#### [What you will do]
1/ Summarize the Go Go Amigo entry in two sentences.
2/ Carry the Go Go Amigo entry forward from its last sentence.

- Directed by: Robert McKimson
- Story by: David Detiege
- Produced by: David H. DePatie Friz Freleng
- Starring: Mel Blanc Gonzales Gonzales
- Edited by: Lee Gunther
- Music by: Bill Lava
- Animation by: Warren Batchelder Bob Matz Manny Perez
- Layouts by: Dick Ung
- Backgrounds by: George DeLado
- Color process: Technicolor
- Production company: DePatie–Freleng Enterprises
- Distributed by: Warner Bros. Pictures The Vitaphone Corporation
- Release date: November 20, 1965;
- Running time: 6 minutes
- Language: English

= Go Go Amigo =

Go Go Amigo is a 1965 Warner Bros. Merrie Melodies cartoon directed by Robert McKimson. The short was released on November 20, 1965, and stars Daffy Duck and Speedy Gonzales.

In this film, Speedy needs music for his birthday party. Daffy is a shop owner who denies him the free use of his radios.

(Records from a spatial question set)
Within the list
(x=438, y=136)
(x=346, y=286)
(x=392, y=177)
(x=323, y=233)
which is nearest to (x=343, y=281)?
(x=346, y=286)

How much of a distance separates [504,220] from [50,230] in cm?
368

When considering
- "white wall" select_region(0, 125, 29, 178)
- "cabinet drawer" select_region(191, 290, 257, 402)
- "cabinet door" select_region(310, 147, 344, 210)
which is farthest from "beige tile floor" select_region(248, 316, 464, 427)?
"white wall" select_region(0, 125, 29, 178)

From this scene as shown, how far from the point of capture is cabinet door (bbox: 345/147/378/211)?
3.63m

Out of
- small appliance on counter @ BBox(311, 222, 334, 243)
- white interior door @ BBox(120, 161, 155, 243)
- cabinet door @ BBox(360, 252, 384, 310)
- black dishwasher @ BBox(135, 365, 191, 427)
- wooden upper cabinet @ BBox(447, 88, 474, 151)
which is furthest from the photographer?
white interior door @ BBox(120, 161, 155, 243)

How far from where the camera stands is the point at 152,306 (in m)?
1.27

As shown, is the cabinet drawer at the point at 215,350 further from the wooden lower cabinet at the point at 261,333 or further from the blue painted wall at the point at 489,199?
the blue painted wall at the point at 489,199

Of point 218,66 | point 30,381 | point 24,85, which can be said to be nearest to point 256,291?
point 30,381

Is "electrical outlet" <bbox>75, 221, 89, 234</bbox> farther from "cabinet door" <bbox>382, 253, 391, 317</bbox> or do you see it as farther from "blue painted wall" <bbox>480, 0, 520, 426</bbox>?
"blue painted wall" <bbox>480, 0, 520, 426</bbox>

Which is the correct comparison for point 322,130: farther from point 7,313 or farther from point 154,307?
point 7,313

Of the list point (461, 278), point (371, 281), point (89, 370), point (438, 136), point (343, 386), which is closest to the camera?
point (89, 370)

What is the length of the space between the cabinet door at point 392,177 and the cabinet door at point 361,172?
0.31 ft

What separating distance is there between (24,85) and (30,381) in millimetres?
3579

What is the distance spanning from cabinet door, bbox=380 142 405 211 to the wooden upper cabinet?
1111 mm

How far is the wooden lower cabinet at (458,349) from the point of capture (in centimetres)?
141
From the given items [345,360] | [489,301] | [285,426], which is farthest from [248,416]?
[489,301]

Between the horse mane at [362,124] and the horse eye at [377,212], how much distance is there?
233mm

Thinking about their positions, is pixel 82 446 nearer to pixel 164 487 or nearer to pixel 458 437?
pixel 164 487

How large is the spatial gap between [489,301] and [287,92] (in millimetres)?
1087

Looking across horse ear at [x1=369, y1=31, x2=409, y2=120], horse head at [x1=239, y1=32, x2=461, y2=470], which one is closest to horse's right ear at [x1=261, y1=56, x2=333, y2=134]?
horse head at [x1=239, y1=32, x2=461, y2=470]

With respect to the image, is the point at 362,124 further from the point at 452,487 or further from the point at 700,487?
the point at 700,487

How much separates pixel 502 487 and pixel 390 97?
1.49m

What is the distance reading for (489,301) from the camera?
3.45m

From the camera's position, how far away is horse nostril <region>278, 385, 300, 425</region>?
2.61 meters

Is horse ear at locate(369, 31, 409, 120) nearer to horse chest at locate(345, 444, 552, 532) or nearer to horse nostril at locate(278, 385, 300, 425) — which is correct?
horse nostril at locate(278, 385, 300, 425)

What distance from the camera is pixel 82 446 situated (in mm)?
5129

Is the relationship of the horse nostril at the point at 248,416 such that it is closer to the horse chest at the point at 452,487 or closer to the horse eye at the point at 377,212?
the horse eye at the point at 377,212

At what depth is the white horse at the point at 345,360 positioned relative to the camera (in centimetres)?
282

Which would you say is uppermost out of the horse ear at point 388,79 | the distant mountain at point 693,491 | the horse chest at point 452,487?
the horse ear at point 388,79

#### [Solved problems]
1/ Go Go Amigo is a 1965 Warner Bros. Merrie Melodies cartoon directed by Robert McKimson, released on November 20, 1965, and starring Daffy Duck and Speedy Gonzales. In it, Speedy needs music for his birthday party, and Daffy, a shop owner, refuses to let him use his radios for free.

2/
==Plot==
Tired of the local Mexican villagers crowding around his display window to watch a running TV set, Daffy Duck (this time the owner of El Daffy's Radio and TV) turns it off and declares that, to watch TV, they must come in and buy a set.

Meanwhile, in a mousehole in his store, Speedy and his friends are celebrating his birthday. Unfortunately, one thing is missing: music. So Speedy goes into the main storeroom and turns on one of Daffy's radios.

Daffy abruptly shuts it off. Consequently, Speedy does everything in his power to have fiesta music at his party. Daffy counters the pesky rodent, right up to arming himself and invading the local radio station to make a hostage of the radio DJ, forcing him to play disagreeable Bill Lava music.
Speedy races to the radio station and subdues Daffy by tying him up on a record player.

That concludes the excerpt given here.